Don't know when I can get to it, feels like 32nd of neveruary.
 
If you stop the turbo from boosting I would think you would get lots of unwanted black smoke.

Maybe a better flowing then stock turbo to decrease boost and drive pressure?
 
Oh, forgot to say as far as n/a lasting longer- no I will disagree. I have owned 1 n/a 6.2 , a n/a 6.5 , and 2 6.5td. N/a does not last longer, unless you baby the crap out of it. If you accept the low level of performance in acceration and lack of speed capability going up hills or in traffic- just limit yourself to half throttle of EVERYTHING you do now and you will have it. The high boost pressure hurts only because your foot is in it. You will not get high egt if you put a brick under the throttle. Low egt=low ect and longer life.

In the fleets turbos always outlasted n/a because drivers beat it harder trying to get places quicker.

If a weaker engine made it last longer 4cylinders would be better in pickups. Stronger torque engines usually last longer because you can handle the work load demanded at a lower % of a available power there by babying the engine more.

I think on a flat road, no tow, highway speed cruise control situation, then cutting restriction of exhaust flow of turbo could help. Out of interest, and because I have the solenoid sitting on a shelf, I will try it just to see. Seriously a proper sized turbo with matching tune and your ds4 has best option for fuel efficency AND longer life. But more experimenting is always good if low risk of damage.
 
N/a does not last longer, unless you baby the crap out of it. If you accept the low level of performance in acceration and lack of speed capability going up hills or in traffic- just limit yourself to half throttle of EVERYTHING you do now and you will have it.

Kind of along the lines that I was thinking.

Using Mercedes as an example, seems like the best way to get longer life is to derate the 6.5's power to effectively get the better 'build strength' to power ratio (per the original question's intent). And also using Mercedes as an example in terms of a turbo's effect on power delivery, without a turbo the engine is fairly gutless.

In sticking with the idea of modifying the wastegate to keep psi's low, as noted by others, this will likely mess with the fuel curves on a DS4 and require playing around with a new tune to keep the mixture from running rich.

Not convinced that NA is the best solution given I have read a few examples where adding a turbo and turning up fuel in the DB2 on a 6.2 resulted in better mileage.

My vote to get to the original goal of extending the 6.5's service life is to go after tuning and make sure it has the most efficient programming to compliment the hard components.
 
When I added the turbo to my hummer, I wrote something that could be misleading.
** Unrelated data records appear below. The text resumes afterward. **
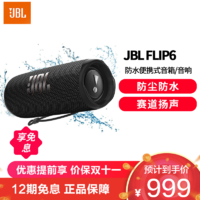 JBL 杰宝 FLIP6 音乐万花筒六代 便携式蓝牙音箱 低音炮 防水防尘设计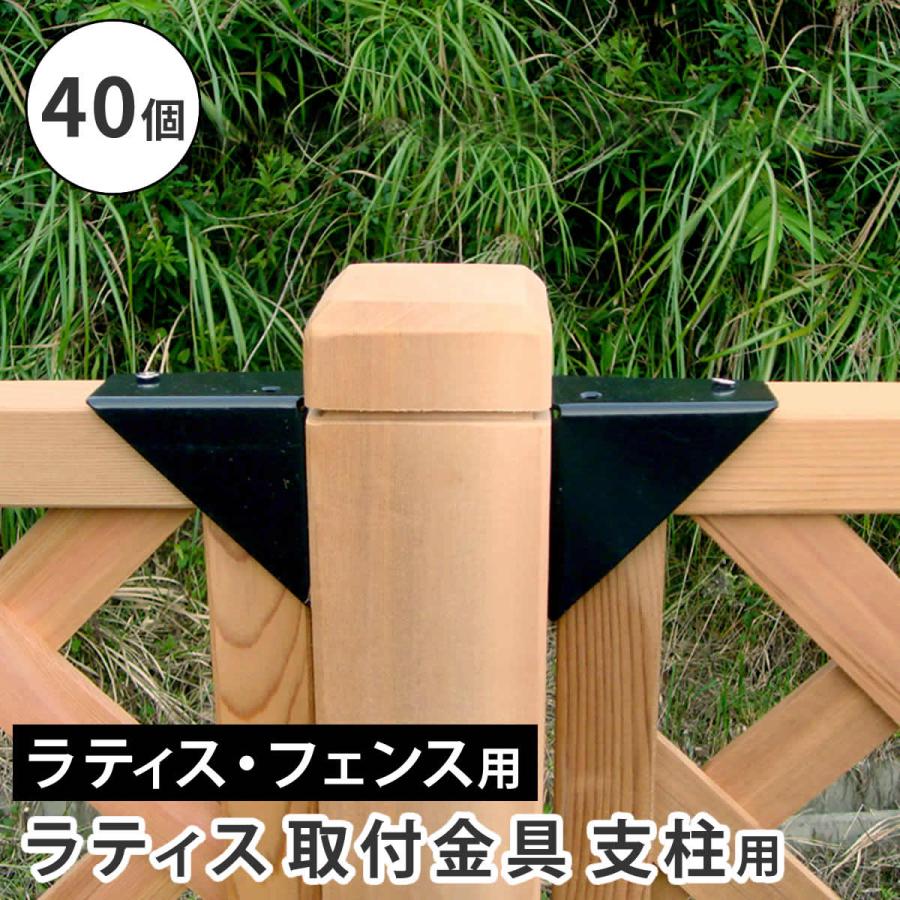 ラティス フェンス 固定金具 9個セット おまけ色々♪（【楽天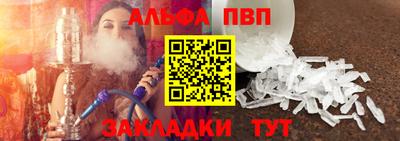 Альфа ПВП Краснодар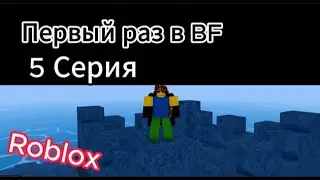 BF С Нуля 5 часть | Roblox Blox fruits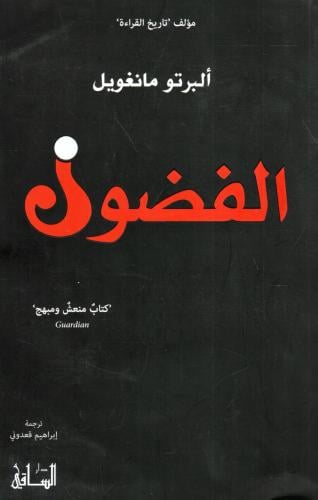 الفضول ألبرتو مانغويل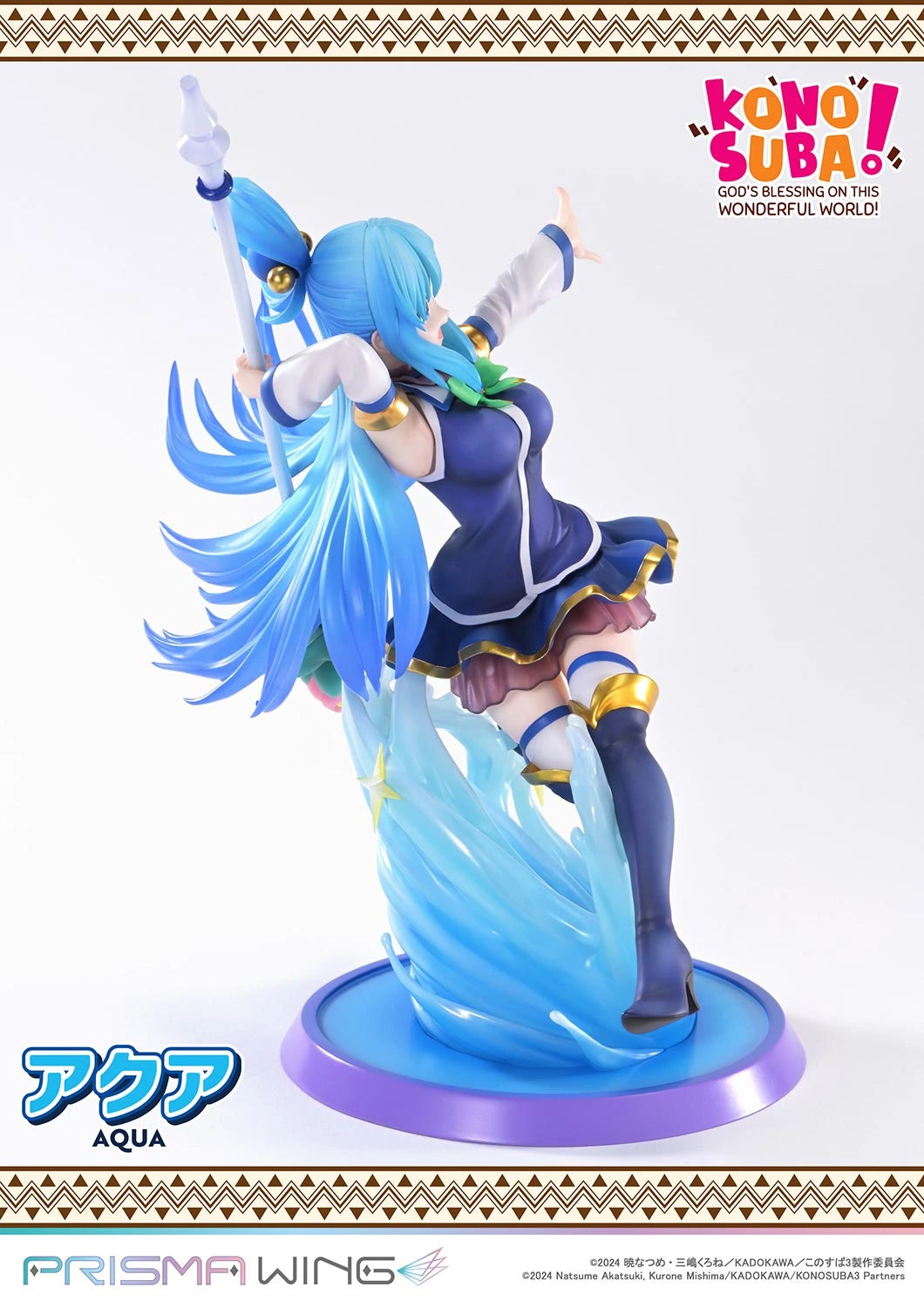 Preventa Resina Aqua Figura Konosuba Prisma Wing (Licencia) Estudio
I REALLY need a sarcasm font. 10.4 mpg before and after the turbo amazingly the same, but I get from point a to b quicker is the jist of what I wrote.
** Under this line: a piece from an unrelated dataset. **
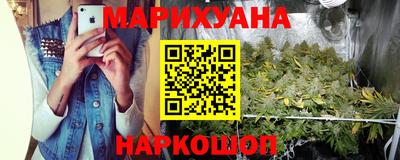 герыч Донецк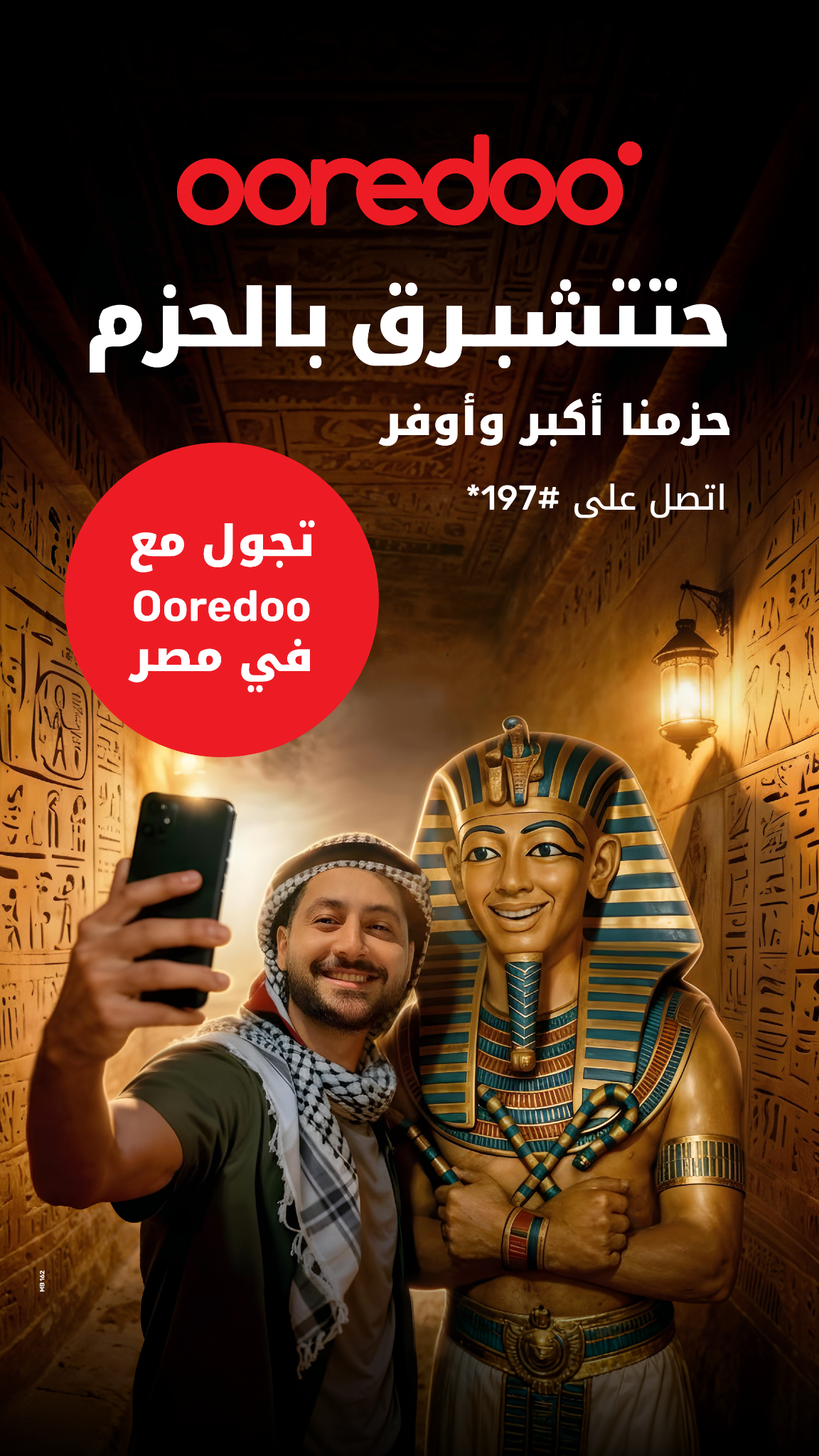 Ooredoo Palestine Facebook ad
Reality is I turned up my db2 1/2 turn or a hair more, maybe 200 degrees. I replaced my factory n/a injectors with factory turbo set injectors. I yanked the timing over a bit more than the dimes width recommendation. I put it in gear and go wot from the start until speed limit is reached, everywhere, all the time. I accelerate much faster now. If I were to accelerate at the slower speed I used to my mileage would go up, period.

I think I will burn through a couple tanks of fuel before adding the 4" exhaust and drive at speeds I used to for a fair comparison just so others can see difference in results. I will find the thread I started and update the info on that one. Probably be a month or so for results.
 
I agree with a lot of the above. Also, it "seems fine" till you remove all boost, and realize what a dog it is. Even at a little throttle you're using boost on a TD.
 
I think some of the earlier 6.2's and 6.5's were naturally aspirated (Non-turbo'd). Less power, but were good on fuel mileage.
 
IMO the factory vaccum controlled wastegate is the best solution for MPG on the factory turboed units. I soft pedaled my 99 chassis cab weighing 8500 lbs to 18.5 mpg across wyoming one trip.